Date: September 14, 2007
/s/ Nick Bonos
Nick Bonos
Chief
Financial Officer
(principal financial officer)
In connection with the Quarterly Report of CurrencySharesSM British Pound Sterling Trust (the Trust) on Form 10-Q for the period ended July 31, 2007 as filed with the Securities and Exchange Commission on the date hereof (the Report), I, Carl G. Verboncoeur, Chief Executive Officer of Rydex Specialized Products LLC, the Sponsor of the Trust, certify, pursuant to 18 U.S.C. § 1350, as adopted pursuant to § 906 of the Sarbanes-Oxley Act of 2002, that:
1. The Report fully complies with the requirements of section 13(a) or 15(d) of the Securities Exchange Act of 1934, as amended; and
2. The information contained in the Report fairly presents, in all material respects, the financial condition and results of operations of the Trust.
Date: September 14, 2007
/s/ Carl G. Verboncoeur
Carl G.
Verboncoeur*
Chief Executive Officer
(principal executive officer)
* The Registrant is a trust and Carl G. Verboncoeur is signing in his capacity as the principal executive officer of Rydex Specialized Products LLC, the Sponsor of the Registrant.

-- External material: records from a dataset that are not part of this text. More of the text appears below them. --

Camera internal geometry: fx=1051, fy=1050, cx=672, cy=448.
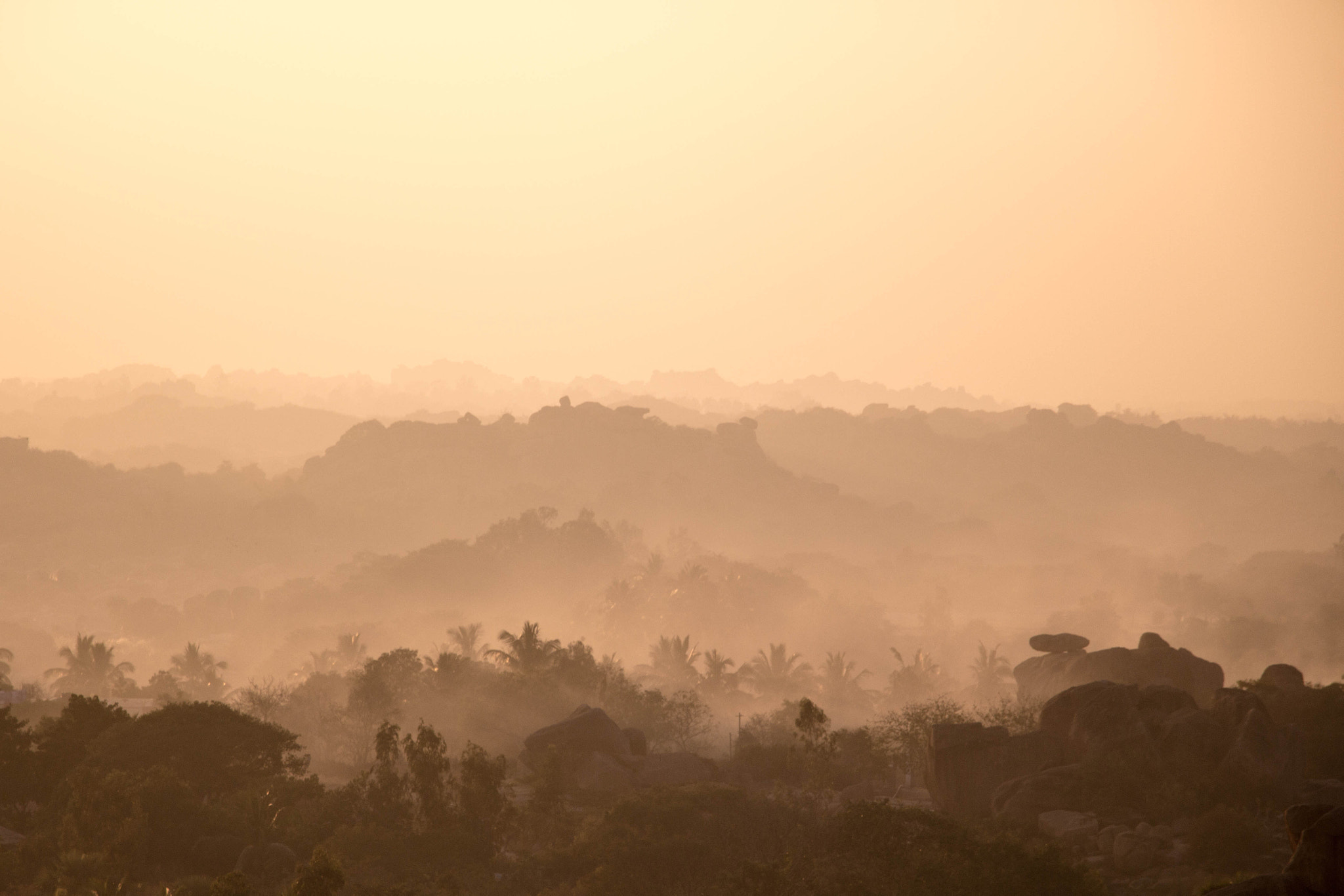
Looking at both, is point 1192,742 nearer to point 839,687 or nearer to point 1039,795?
point 1039,795

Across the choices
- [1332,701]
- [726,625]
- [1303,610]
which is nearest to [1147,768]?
[1332,701]

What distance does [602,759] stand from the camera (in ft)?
167

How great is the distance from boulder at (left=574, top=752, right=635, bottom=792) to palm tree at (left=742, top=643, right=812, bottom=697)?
1775 inches

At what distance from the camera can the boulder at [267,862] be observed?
31.2 meters

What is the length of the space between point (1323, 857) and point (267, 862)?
27634mm

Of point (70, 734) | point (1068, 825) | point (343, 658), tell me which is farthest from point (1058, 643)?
point (343, 658)

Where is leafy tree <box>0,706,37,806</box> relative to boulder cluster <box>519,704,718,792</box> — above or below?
above

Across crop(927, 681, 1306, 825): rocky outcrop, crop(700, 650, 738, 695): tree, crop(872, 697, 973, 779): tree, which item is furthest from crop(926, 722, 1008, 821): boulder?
crop(700, 650, 738, 695): tree

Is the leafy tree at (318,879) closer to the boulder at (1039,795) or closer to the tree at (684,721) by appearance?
the boulder at (1039,795)

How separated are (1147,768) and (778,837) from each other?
1560 cm

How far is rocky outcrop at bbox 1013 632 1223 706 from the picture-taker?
175 ft

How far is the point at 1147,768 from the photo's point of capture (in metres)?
40.2

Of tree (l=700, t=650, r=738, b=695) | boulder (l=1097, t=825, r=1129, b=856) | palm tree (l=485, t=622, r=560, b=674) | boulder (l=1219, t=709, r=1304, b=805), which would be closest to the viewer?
boulder (l=1097, t=825, r=1129, b=856)

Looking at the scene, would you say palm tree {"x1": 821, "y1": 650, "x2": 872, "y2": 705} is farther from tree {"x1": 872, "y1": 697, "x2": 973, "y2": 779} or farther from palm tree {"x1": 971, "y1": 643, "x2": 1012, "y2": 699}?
tree {"x1": 872, "y1": 697, "x2": 973, "y2": 779}
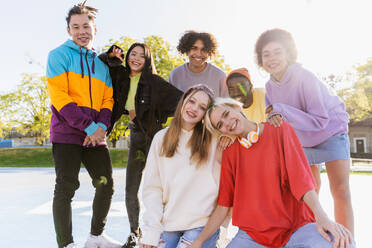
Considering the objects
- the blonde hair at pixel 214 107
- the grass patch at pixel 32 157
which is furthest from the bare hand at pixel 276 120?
the grass patch at pixel 32 157

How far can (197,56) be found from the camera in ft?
10.8

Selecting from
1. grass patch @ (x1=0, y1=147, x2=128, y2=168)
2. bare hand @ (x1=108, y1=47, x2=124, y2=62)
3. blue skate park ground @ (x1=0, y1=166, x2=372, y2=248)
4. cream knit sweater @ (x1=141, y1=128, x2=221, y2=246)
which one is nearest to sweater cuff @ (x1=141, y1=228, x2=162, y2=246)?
cream knit sweater @ (x1=141, y1=128, x2=221, y2=246)

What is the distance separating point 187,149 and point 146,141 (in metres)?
0.82

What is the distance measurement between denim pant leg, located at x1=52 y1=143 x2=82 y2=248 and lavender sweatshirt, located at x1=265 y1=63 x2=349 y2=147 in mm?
1714

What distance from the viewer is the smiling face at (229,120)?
206cm

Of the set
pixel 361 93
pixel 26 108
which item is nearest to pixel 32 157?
pixel 26 108

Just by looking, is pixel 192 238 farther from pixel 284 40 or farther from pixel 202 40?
pixel 202 40

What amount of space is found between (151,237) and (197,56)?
6.47 ft

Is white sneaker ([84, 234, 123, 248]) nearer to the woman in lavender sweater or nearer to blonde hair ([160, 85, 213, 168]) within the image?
blonde hair ([160, 85, 213, 168])

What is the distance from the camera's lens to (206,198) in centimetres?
219

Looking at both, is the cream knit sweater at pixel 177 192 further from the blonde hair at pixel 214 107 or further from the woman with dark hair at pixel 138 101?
the woman with dark hair at pixel 138 101

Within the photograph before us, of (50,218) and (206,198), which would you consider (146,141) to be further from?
(50,218)

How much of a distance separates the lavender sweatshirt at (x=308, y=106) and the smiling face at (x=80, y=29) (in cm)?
172

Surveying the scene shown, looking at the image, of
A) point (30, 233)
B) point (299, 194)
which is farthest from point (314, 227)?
point (30, 233)
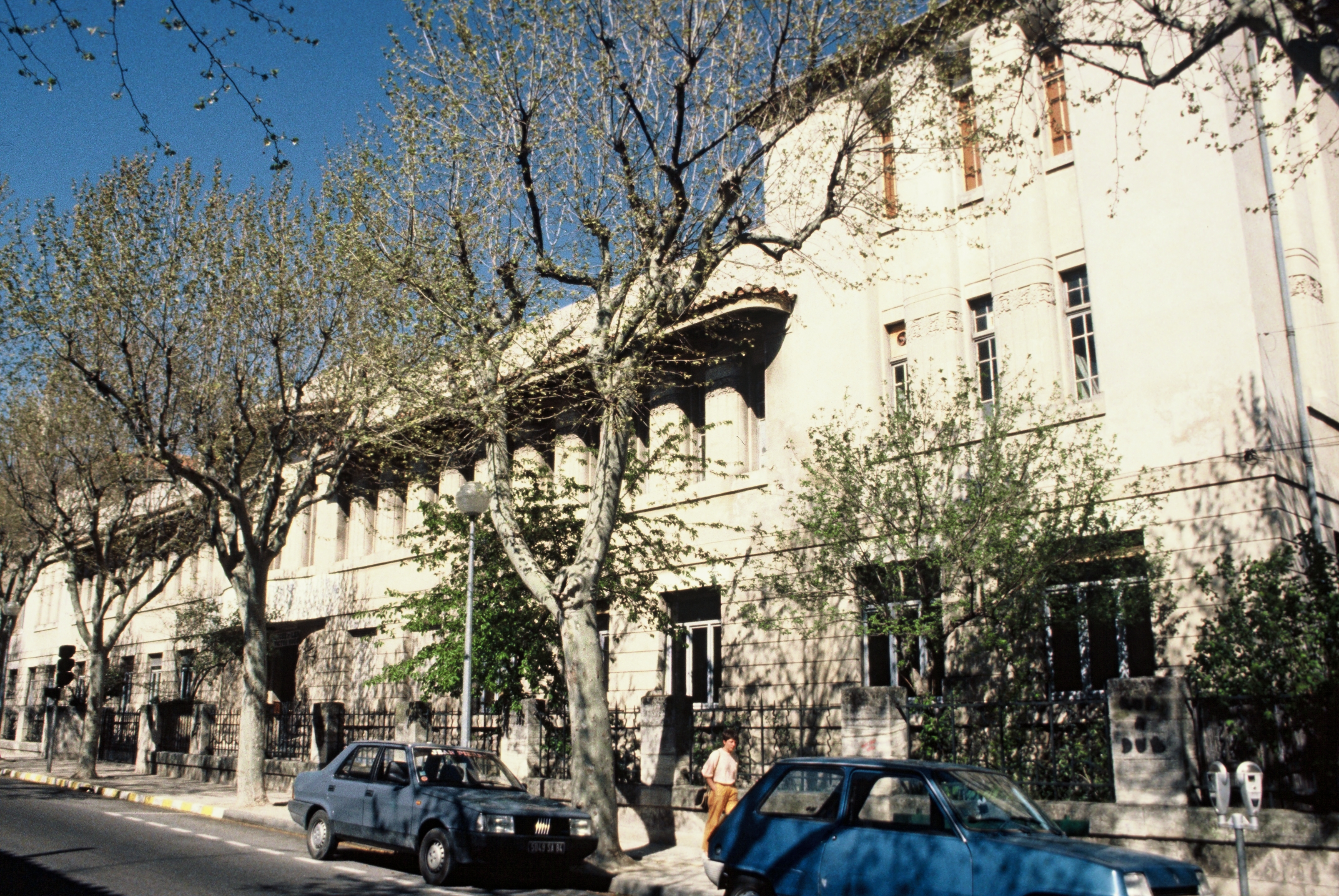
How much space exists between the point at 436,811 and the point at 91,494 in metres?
18.6

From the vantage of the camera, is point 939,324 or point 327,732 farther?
point 327,732

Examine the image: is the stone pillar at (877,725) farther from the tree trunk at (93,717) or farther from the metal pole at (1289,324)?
the tree trunk at (93,717)

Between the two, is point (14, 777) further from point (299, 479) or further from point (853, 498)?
point (853, 498)

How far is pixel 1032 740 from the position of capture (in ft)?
43.4

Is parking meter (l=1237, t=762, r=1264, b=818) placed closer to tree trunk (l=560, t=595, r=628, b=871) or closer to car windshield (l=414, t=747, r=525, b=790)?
tree trunk (l=560, t=595, r=628, b=871)

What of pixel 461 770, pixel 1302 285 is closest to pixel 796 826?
pixel 461 770

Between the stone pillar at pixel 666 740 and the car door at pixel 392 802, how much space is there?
378cm

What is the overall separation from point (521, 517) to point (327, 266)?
5935 millimetres

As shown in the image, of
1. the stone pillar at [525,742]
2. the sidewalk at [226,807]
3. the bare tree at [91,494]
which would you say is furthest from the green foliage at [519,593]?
the bare tree at [91,494]

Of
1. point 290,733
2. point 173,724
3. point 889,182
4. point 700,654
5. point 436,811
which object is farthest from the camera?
point 173,724

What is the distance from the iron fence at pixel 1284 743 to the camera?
33.2 feet

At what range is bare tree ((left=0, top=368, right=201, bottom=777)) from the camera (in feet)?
80.8

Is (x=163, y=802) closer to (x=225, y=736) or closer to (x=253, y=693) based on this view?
(x=253, y=693)

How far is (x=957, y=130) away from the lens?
17.6 m
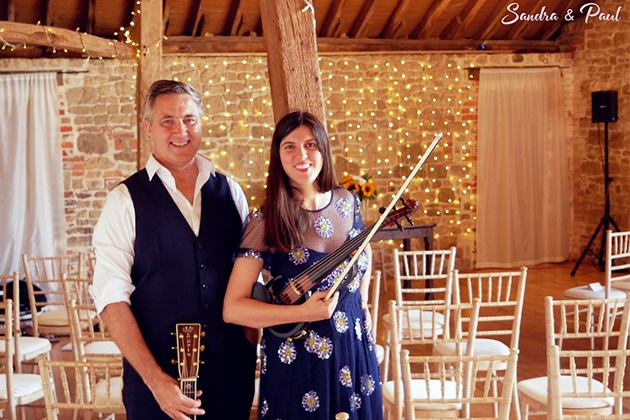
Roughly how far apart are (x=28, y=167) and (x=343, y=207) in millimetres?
6204

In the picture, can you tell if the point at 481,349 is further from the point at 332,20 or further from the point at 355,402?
the point at 332,20

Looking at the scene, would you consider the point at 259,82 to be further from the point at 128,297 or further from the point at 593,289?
the point at 128,297

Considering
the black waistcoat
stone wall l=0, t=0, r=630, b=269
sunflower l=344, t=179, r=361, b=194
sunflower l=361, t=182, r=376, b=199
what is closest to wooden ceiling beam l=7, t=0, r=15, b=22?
stone wall l=0, t=0, r=630, b=269

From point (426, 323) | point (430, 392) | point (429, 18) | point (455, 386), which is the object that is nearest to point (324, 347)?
point (430, 392)

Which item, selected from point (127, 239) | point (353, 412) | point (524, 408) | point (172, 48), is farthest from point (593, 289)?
point (172, 48)

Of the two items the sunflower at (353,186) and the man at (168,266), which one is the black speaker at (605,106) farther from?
the man at (168,266)

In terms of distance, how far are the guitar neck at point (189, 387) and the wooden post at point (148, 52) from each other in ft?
12.7

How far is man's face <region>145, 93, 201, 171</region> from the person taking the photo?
94.3 inches

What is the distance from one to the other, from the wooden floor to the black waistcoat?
268 centimetres

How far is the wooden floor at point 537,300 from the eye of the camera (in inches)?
219

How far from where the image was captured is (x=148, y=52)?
239 inches

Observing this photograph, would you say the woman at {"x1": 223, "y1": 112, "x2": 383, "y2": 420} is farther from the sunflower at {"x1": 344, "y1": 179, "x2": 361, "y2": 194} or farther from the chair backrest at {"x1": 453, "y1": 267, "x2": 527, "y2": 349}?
the sunflower at {"x1": 344, "y1": 179, "x2": 361, "y2": 194}

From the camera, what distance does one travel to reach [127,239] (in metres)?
2.36

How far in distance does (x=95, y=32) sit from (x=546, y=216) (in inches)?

In connection with the Quarterly Report of CurrencySharesSM British Pound Sterling Trust (the Trust) on Form 10-Q for the period ended July 31, 2007 as filed with the Securities and Exchange Commission on the date hereof (the Report), I, Nick Bonos, Chief Financial Officer of Rydex Specialized Products LLC, the Sponsor of the Trust, certify, pursuant to 18 U.S.C. § 1350, as adopted pursuant to § 906 of the Sarbanes-Oxley Act of 2002, that:
1. The Report fully complies with the requirements of section 13(a) or 15(d) of the Securities Exchange Act of 1934, as amended; and
2. The information contained in the Report fairly presents, in all material respects, the financial condition and results of operations of the Trust.
Date: September 14, 2007
/s/ Nick Bonos
Nick Bonos*
Chief
Financial Officer
(principal financial officer)
* The Registrant is a trust and Nick Bonos is signing in his capacity as the principal financial officer of Rydex Specialized Products LLC, the Sponsor of the Registrant.